By the time a problem surfaces through the normal review cycle, weeks of recoverable time have been lost. The faster escalations work, the more options you have.
Sunk cost logic keeps dying projects alive. The longer they run, the more political capital is tied to them. Leaders who can't make the call to stop waste resources, destroy team morale, and deny the organisation the chance to redirect effort and learn faster.
Calling a project early is a decision, not a failure. The failure is continuing it past the point where honest assessment would have stopped it.
Most post-mortems produce a slide deck and a list of recommendations. Months later, the same patterns appear in the next project. Real post-mortems produce changes to process, accountability structures, or leadership behaviour, not just documentation of what went wrong.
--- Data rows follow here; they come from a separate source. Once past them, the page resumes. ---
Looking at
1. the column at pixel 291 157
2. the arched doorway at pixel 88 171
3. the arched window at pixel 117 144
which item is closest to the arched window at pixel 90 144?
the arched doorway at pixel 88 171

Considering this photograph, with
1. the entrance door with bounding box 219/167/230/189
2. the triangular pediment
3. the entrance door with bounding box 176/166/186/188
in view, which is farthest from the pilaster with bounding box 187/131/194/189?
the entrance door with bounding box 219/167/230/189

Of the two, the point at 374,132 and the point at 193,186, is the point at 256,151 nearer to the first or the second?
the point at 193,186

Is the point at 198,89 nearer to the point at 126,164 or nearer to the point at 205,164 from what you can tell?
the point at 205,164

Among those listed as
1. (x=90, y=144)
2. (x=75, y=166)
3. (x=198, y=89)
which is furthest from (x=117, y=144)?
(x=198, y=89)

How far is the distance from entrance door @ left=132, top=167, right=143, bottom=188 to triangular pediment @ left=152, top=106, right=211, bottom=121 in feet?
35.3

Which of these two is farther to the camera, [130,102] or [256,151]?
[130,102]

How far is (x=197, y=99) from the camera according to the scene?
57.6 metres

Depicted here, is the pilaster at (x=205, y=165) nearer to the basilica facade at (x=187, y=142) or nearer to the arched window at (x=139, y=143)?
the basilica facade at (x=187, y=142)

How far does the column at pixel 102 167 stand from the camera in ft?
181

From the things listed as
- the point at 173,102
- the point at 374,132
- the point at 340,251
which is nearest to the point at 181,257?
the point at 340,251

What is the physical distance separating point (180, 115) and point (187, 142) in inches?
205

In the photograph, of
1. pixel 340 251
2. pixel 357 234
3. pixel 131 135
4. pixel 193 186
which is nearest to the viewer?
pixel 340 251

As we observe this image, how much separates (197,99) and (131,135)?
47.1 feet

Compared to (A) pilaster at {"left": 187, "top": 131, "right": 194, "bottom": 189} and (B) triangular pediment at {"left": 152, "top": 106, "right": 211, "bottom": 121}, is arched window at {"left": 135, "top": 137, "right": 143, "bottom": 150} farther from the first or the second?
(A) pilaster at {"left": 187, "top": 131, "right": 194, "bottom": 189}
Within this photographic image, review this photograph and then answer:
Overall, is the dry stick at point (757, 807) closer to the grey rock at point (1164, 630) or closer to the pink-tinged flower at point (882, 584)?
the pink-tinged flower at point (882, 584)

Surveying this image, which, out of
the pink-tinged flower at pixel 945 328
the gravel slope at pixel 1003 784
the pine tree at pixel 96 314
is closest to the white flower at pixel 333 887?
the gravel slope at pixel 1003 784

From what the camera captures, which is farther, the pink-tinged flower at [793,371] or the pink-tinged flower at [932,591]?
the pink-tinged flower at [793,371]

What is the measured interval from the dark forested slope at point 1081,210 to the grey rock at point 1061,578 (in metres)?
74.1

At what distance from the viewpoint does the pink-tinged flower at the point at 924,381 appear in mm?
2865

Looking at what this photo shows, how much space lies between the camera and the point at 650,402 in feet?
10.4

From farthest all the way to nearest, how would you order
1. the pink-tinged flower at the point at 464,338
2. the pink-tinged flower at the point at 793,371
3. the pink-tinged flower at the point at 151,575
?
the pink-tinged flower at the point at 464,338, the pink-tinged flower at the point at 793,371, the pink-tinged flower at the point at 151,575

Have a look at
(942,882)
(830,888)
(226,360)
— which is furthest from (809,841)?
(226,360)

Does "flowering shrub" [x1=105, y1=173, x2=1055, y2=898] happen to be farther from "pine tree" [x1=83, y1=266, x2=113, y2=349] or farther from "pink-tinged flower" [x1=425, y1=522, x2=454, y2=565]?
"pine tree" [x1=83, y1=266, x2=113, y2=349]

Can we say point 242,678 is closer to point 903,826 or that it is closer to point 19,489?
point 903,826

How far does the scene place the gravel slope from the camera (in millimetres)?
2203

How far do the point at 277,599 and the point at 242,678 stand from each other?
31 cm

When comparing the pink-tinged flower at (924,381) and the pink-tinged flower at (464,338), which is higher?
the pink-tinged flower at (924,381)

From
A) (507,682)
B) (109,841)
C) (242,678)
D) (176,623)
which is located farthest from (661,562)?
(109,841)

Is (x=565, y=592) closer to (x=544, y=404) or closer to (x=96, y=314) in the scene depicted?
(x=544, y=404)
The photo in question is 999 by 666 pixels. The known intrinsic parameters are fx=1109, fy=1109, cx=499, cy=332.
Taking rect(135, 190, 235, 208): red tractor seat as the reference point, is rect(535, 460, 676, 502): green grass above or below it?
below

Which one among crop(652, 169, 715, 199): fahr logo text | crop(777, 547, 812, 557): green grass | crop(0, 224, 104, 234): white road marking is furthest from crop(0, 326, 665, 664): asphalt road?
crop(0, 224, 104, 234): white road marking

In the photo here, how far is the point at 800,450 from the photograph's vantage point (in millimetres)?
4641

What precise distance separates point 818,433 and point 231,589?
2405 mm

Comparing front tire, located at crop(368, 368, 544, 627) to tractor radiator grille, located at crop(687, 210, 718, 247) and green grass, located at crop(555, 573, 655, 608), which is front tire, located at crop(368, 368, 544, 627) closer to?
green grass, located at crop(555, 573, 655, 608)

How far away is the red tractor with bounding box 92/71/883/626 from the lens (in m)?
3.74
If the post-mortem doesn't result in at least one decision that changes how leaders operate, it was a ceremony, not a review.
The things that most reliably lead to project failure, poor accountability, undefined success, no mechanism to stop, are all above the project level. Fixing them is not a project manager's job. It is a leadership job.
The best leaders I've worked with review their projects differently. They ask not just how the project is tracking but whether the conditions for success still exist. They examine their own decisions, not only the team's execution.
A project failing is an outcome. The causes are usually leadership decisions made weeks or months earlier, and the most useful question is always: what would we have had to do differently, and at what point?